Compared to the 100 nursing homes in Kentucky, HARTLAND PARK HEALTH & REHABILITATION's overall rating (2 stars) is below the state average of 2.8, staff turnover (52%) is near the state average of 46%, and health inspection rating (2 stars) is below the national benchmark.

What Should Families Ask When Visiting Hartland Park Health & Rehabilitation?

Based on this facility's data, families visiting should ask: "Can you walk me through typical staffing levels on day, evening, and night shifts?" "Can I visit during a mealtime to observe dining assistance and food quality?" "How do you handle medical emergencies, and what is your hospital transfer rate?" "Can I speak with family members of current residents about their experience?" These questions are particularly relevant given the below-average staffing rating.

Is Hartland Park Health & Rehabilitation Safe?

Based on CMS inspection data, HARTLAND PARK HEALTH & REHABILITATION has a clean safety record: no substantiated abuse findings (meaning no confirmed cases of resident harm), no Immediate Jeopardy citations (the most serious violation level indicating risk of serious injury or death), and is not on the Special Focus Facility watch list (a federal program monitoring the lowest-performing 1% of nursing homes).

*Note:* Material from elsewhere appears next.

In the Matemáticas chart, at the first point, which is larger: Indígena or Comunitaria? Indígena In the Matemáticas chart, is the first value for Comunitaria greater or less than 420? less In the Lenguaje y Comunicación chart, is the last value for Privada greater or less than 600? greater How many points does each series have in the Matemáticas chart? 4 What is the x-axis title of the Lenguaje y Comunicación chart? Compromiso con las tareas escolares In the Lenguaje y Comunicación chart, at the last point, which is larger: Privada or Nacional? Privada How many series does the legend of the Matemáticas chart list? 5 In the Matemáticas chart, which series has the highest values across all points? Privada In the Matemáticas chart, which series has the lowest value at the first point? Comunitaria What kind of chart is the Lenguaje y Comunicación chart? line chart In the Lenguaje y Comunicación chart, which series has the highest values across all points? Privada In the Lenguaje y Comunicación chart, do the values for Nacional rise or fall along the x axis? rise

The facility has a 2-star overall rating and ranks #100 of 100 nursing homes in Kentucky. While no facility is perfect, families should still ask about staff-to-resident ratios and recent inspection results during their visit.

Do Nurses at Hartland Park Health & Rehabilitation Stick Around?

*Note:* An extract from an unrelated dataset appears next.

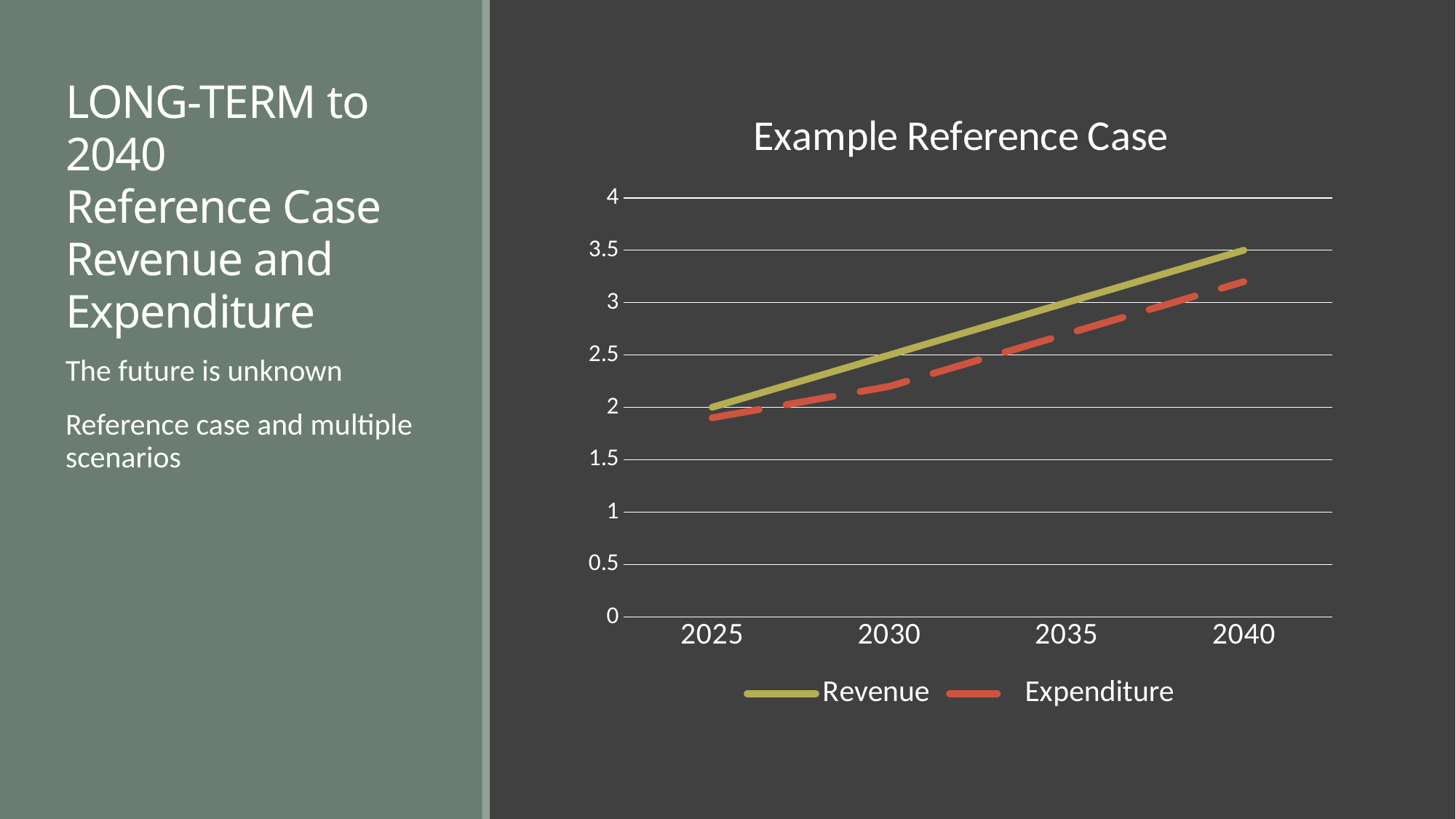
What is the Revenue value in 2040? 3.5 In 2040, which is larger, Revenue or Expenditure? Revenue Does Revenue rise or fall from 2025 to 2040? rise What is the Revenue value in 2025? 2 Is the Expenditure value in 2040 greater or less than 3? greater What kind of chart is shown on the slide? line chart How many series does the legend list? 2 Is the Expenditure value in 2025 greater or less than 2? less How many years are shown on the x axis? 4 What is the title of the chart? Example Reference Case Does Expenditure rise or fall from 2025 to 2040? rise By how much does Revenue increase from 2025 to 2040? 1.5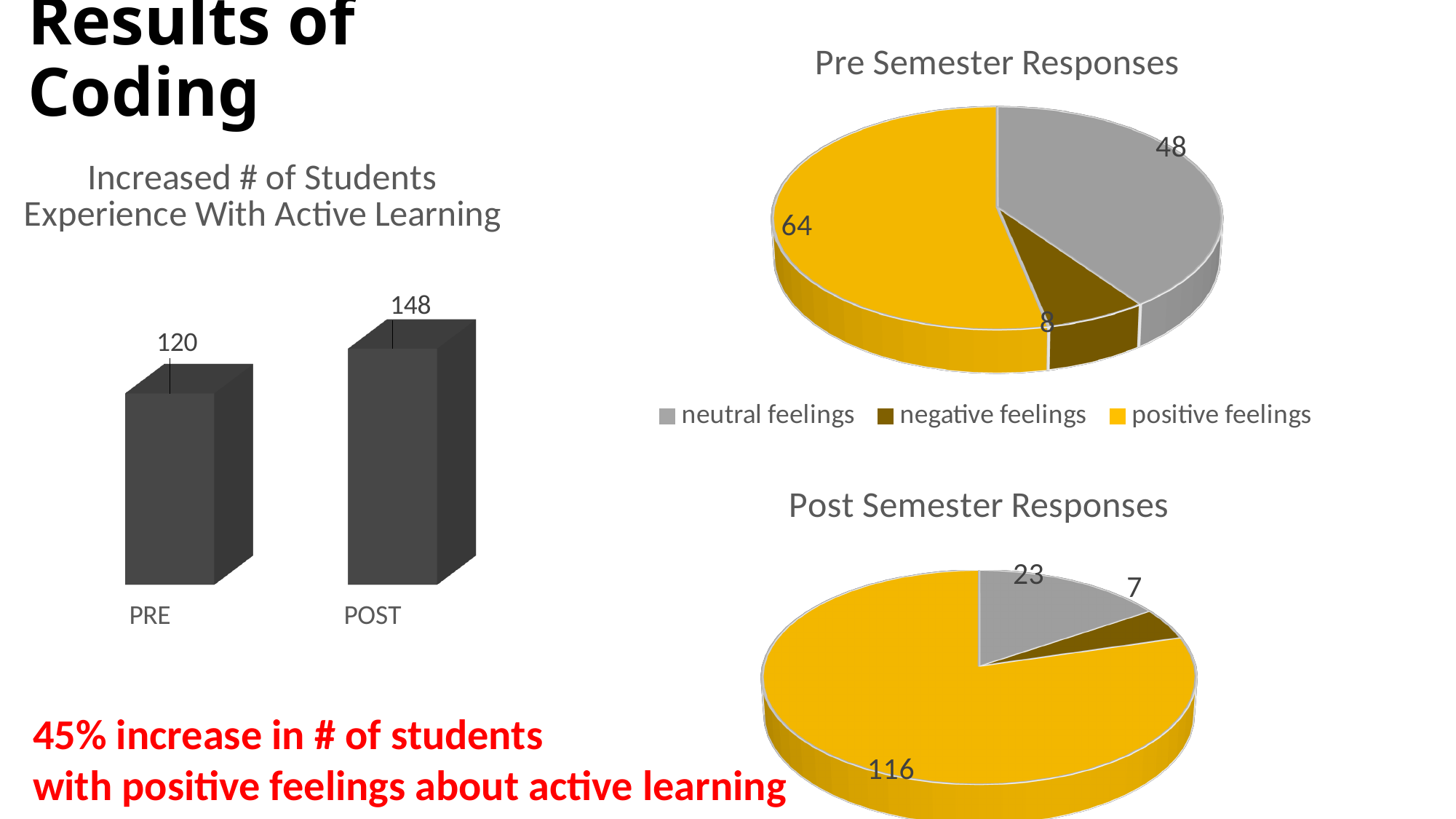
In the 'Increased # of Students Experience With Active Learning' chart, what is the difference between the POST and PRE values? 28 How many categories does the legend for the pie charts list? 3 In the 'Increased # of Students Experience With Active Learning' chart, what is the value for POST? 148 In the 'Post Semester Responses' pie chart, how many responses were neutral feelings? 23 In the 'Increased # of Students Experience With Active Learning' chart, what is the value for PRE? 120 In the 'Pre Semester Responses' pie chart, which category has the smallest slice? negative feelings In the 'Pre Semester Responses' pie chart, what is the difference between positive feelings and neutral feelings? 16 In the 'Post Semester Responses' pie chart, which category has the largest slice? positive feelings In the 'Post Semester Responses' pie chart, what is the total of all three slices? 146 In the 'Pre Semester Responses' pie chart, how many responses were positive feelings? 64 In the 'Pre Semester Responses' pie chart, what share of the total do neutral feelings represent? 40% What kind of chart is 'Increased # of Students Experience With Active Learning'? bar chart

HARTLAND PARK HEALTH & REHABILITATION has a staff turnover rate of 52%, which is 6 percentage points above the Kentucky average of 46%. Moderate turnover is common in nursing homes, but families should still ask about staff tenure and how the facility maintains care continuity when employees leave.

Was Hartland Park Health & Rehabilitation Ever Fined?

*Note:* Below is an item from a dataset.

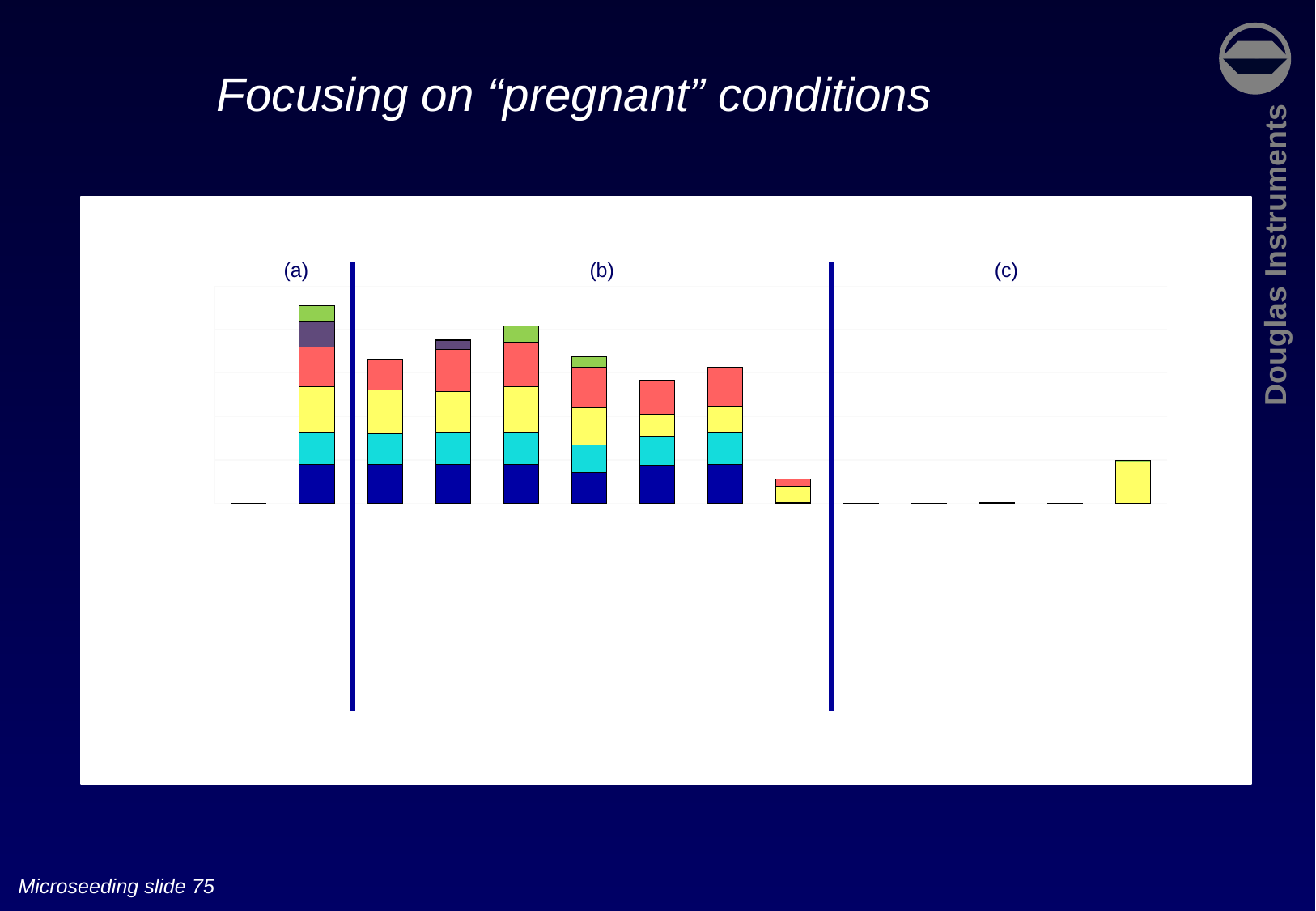
What are the labels of the three sections of the chart? (a), (b), (c) Which section of the chart contains the most stacked bars? (b) How many stacked bars are in section (b)? 7 In section (b), which bar is the shortest? the seventh (last) bar What colour is the bottom segment of the stacked bars in section (b)? dark blue In section (b), is the first bar or the second bar taller? the second bar How many labelled sections is the chart divided into? 3 Is the tallest bar in section (a) taller or shorter than the tallest bar in section (b)? taller Which section of the chart contains the tallest stacked bar? (a) In section (c), how many bars have a visible stacked height? 1 What kind of chart is shown on the slide? bar chart In section (b), which bar is the tallest? the third bar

HARTLAND PARK HEALTH & REHABILITATION has been fined $12,925 across 2 penalty actions. This is below the Kentucky average of $33,208. While any fine indicates a compliance issue, fines under $50,000 are relatively common and typically reflect isolated problems that were subsequently corrected. Families should ask what specific issues led to these fines and confirm they've been resolved.

Is Hartland Park Health & Rehabilitation on Any Federal Watch List?

HARTLAND PARK HEALTH & REHABILITATION is not on any federal watch list. The most significant is the Special Focus Facility (SFF) program, which identifies the bottom 1% of nursing homes nationally based on persistent, serious quality problems. Not being on this list means the facility has avoided the pattern of deficiencies that triggers enhanced federal oversight. This is a positive indicator, though families should still review the facility's inspection history directly.